"Mimi," Victor said a bit pompously, standing up and leaning over her, "I hope you are not flirting with me. You are, remember, a married woman and are, in fact, married to a patient of mine."

"First of all," she said, "you're being pompous. Second of all, he's not your patient, he says I'm your patient. Third of all, I'm not married to him. And fourth, of all ... is it fourth or fifth ... well anyway, fourth or fifth of all, let's try the limes. We've nothing to lose, it couldn't taste worse."


"First of all," he said, following her to the kitchen, "I am never pompous. Second of all, he is my patient because he came to my office obviously seeking psychiatric help but too sick to ask for it. I feel it only my duty to help him and besides, his case is fascinating."

"And his wife isn't, I suppose," she said over her shoulder.

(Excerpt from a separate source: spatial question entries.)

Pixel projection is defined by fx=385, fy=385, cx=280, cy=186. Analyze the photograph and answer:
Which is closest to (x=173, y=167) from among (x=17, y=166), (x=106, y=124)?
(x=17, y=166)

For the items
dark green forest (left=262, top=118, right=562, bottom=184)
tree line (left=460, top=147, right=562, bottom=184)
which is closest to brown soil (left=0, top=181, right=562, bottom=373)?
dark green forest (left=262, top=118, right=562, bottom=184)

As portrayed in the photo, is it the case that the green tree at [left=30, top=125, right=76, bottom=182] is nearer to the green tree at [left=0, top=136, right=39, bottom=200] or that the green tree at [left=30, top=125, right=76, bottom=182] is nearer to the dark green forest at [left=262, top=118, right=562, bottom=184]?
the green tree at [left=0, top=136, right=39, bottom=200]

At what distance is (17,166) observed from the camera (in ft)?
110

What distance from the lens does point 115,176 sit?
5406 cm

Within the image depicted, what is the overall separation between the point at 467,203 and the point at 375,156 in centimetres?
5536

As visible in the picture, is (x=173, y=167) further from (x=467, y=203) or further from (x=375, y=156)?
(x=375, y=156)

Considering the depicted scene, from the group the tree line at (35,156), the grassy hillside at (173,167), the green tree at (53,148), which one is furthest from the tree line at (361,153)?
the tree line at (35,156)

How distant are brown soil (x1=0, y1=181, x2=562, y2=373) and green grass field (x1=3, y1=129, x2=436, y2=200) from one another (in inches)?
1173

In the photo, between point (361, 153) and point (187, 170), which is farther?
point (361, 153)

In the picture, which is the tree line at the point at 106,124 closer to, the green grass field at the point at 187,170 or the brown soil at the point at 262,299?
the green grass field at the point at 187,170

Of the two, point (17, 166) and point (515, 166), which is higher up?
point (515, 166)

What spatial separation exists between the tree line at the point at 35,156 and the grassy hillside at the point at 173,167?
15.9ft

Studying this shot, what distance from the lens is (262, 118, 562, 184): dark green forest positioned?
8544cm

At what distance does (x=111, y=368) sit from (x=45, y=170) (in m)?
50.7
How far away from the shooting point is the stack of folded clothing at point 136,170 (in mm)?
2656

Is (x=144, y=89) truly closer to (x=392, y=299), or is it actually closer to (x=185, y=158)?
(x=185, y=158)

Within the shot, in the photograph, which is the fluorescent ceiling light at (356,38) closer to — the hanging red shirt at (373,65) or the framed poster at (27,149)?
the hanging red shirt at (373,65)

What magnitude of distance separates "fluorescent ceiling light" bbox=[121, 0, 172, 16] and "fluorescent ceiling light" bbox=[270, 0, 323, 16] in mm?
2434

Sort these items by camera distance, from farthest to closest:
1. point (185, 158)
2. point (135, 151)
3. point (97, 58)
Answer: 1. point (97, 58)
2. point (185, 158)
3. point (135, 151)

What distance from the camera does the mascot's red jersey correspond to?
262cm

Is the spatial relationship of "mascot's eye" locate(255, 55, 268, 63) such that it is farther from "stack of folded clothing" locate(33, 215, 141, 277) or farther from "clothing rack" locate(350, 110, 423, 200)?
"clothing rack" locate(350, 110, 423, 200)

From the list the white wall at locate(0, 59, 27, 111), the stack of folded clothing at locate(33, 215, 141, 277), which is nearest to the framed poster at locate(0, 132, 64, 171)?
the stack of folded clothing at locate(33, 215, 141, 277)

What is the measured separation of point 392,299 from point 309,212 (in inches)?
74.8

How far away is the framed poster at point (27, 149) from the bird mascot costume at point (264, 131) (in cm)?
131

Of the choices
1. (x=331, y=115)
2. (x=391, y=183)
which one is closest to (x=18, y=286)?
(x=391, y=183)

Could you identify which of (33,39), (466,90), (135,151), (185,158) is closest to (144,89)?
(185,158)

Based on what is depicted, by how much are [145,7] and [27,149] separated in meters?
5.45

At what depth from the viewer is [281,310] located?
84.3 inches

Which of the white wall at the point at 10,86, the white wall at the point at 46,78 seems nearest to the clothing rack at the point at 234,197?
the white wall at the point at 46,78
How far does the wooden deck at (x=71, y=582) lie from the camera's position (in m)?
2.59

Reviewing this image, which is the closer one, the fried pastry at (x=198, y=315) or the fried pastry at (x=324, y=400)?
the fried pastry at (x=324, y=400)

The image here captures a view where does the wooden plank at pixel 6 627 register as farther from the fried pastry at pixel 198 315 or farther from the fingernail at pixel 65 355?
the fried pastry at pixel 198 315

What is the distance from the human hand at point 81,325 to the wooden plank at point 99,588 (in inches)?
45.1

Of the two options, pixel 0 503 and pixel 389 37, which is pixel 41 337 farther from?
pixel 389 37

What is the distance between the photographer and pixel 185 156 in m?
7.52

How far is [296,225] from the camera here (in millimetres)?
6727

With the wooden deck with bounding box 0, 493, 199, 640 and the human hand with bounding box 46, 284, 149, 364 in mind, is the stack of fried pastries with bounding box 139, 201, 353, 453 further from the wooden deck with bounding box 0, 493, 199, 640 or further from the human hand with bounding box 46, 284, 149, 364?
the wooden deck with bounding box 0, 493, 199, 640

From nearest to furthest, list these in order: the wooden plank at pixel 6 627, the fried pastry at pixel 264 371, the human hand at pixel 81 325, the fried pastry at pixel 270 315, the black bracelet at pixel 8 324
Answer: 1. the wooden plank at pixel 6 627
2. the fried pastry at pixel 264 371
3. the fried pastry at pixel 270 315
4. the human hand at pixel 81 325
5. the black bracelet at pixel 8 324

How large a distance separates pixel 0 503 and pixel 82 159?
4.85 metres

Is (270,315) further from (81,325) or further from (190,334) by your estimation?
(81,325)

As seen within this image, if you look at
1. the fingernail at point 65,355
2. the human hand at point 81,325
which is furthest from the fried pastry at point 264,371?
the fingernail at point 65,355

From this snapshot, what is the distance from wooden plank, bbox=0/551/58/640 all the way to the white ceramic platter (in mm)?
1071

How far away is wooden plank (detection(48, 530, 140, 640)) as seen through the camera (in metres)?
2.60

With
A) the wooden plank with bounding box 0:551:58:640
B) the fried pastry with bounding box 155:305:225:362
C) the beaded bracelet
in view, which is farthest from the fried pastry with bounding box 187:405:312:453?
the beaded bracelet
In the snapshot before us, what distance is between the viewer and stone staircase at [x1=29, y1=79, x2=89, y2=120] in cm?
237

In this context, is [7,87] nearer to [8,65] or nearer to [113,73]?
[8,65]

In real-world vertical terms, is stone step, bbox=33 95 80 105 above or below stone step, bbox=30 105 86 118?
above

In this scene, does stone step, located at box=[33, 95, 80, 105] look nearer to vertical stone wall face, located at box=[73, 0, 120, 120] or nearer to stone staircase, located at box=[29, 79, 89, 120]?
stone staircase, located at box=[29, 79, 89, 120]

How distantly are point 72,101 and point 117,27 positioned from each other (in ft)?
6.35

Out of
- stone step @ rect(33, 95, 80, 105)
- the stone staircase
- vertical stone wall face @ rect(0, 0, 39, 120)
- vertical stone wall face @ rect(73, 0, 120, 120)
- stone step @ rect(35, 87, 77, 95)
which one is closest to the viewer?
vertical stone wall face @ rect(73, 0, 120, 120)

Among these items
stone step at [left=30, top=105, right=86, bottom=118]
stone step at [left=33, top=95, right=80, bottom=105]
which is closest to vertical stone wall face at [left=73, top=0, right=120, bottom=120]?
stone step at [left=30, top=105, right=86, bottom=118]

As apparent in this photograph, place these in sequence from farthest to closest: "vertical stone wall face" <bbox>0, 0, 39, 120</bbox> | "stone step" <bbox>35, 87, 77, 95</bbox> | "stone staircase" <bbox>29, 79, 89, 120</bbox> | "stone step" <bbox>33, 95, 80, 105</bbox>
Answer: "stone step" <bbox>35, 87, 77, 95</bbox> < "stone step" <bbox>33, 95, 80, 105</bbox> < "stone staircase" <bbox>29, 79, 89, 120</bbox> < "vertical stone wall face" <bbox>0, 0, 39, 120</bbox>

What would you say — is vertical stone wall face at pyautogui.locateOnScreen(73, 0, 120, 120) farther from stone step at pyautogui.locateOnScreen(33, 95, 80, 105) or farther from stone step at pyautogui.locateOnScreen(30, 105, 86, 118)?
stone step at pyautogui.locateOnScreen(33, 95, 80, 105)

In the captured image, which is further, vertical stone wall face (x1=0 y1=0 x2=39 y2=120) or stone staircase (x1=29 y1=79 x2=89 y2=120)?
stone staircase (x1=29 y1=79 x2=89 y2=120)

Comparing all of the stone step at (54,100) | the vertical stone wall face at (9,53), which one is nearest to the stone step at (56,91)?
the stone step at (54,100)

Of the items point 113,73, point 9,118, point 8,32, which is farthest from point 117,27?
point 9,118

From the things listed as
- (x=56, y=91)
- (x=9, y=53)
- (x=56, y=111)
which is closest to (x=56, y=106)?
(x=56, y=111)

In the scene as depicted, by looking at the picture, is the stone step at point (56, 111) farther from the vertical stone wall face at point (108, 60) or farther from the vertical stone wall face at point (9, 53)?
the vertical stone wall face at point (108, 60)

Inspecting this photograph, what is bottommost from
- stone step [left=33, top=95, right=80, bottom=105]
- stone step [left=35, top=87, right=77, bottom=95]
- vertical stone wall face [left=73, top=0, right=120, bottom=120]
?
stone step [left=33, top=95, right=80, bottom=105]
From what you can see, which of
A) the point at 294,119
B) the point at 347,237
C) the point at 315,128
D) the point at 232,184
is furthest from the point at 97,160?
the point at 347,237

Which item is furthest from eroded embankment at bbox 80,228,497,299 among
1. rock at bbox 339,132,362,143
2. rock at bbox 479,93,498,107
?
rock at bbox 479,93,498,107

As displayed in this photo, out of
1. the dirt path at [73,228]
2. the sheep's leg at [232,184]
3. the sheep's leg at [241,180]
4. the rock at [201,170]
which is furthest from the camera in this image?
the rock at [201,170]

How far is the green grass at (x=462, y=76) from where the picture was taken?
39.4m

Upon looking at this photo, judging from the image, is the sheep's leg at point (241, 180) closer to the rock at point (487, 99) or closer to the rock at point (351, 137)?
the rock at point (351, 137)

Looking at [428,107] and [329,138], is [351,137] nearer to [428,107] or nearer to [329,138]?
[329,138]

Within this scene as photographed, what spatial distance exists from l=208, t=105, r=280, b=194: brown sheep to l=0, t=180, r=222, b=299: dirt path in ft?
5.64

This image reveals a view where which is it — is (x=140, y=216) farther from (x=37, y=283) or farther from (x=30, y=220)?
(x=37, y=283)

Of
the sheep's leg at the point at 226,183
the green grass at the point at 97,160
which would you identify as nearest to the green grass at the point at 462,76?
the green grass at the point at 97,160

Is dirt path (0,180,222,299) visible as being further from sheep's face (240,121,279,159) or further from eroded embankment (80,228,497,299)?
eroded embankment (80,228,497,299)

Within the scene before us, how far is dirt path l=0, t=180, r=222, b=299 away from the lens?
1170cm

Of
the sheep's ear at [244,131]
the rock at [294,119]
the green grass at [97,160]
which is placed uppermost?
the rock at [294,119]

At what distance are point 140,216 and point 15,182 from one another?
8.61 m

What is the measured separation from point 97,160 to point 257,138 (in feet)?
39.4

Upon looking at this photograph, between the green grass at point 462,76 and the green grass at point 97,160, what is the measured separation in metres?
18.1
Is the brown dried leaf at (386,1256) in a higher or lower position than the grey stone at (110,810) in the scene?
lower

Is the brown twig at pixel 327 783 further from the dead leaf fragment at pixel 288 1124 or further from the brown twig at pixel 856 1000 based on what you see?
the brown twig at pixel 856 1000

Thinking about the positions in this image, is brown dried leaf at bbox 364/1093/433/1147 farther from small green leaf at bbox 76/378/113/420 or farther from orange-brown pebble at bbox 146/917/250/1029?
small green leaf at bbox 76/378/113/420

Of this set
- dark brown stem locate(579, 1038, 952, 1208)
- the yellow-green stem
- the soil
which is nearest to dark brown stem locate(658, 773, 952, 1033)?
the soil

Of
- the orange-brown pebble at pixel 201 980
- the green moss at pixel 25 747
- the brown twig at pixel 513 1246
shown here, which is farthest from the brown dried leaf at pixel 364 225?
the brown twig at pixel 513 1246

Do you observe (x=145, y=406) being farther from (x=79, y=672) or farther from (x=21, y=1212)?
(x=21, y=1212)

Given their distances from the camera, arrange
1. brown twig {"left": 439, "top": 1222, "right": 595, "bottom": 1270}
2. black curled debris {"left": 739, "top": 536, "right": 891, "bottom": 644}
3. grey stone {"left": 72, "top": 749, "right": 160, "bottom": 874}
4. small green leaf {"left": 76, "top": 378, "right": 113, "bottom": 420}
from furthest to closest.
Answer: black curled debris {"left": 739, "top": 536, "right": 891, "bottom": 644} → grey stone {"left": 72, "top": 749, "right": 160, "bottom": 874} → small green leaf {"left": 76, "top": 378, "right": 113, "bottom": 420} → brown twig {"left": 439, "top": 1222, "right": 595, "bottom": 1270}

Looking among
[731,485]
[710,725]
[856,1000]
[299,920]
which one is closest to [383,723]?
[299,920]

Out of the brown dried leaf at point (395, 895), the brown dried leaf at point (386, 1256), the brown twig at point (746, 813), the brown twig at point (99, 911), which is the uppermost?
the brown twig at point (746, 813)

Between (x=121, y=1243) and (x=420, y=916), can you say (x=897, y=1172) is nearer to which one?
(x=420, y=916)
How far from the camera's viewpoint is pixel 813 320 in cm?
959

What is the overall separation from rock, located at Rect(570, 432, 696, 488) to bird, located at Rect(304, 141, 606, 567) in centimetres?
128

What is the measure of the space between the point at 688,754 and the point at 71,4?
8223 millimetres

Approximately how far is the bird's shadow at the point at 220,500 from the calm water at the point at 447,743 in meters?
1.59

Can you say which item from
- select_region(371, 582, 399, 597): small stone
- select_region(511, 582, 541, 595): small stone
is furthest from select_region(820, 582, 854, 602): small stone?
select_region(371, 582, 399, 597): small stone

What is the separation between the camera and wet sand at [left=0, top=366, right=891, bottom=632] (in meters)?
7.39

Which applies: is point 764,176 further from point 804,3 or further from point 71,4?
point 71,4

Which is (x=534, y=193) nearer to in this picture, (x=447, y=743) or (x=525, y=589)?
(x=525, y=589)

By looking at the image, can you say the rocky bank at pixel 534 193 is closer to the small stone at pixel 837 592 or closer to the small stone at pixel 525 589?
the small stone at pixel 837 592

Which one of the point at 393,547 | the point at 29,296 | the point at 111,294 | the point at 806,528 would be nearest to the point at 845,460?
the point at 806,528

"Third of all," he said, "and I ignore the interruption, what the hell do you mean you're not married to him? And fourth of all, it is fourth, not fifth, I think the limes will help immeasurably."

"Well, I think it all comes back to your original question. You know, about telling you all about him, and how it started, and all that. You see, I can't, because I don't remember. Here, you cut the limes while I look for the squeezer."


While Dr. Quink was cutting the limes he didn't exactly talk to himself, but thoughts did present themselves to his mind with very nearly verbal exactitude. The immediate progression towards a solution of this case did not seem to be so clearly cut out as he had assumed it would be. There were, it now became more and more obvious, complications he had not foreseen. Mrs. Fairfield was not exactly acting toward him as a psychiatrist normally expects the wife of a patient to, so that, although he found her pleasant and indeed invigorating, if that is the word and he was not sure that it was but the only alternative that came to his mind, stimulating, had connotations that he was not yet ready to accept, although he did find her pleasant and et cetera yet he found her behavior also disturbing, in the clinical sense this time, and the revelation as to her distinctly limited memory should be described not as a disturbance but as a downright earthquake, to ring in a seismological metaphor that occurred to him as he nicked his finger during the slicing of the fourth lime.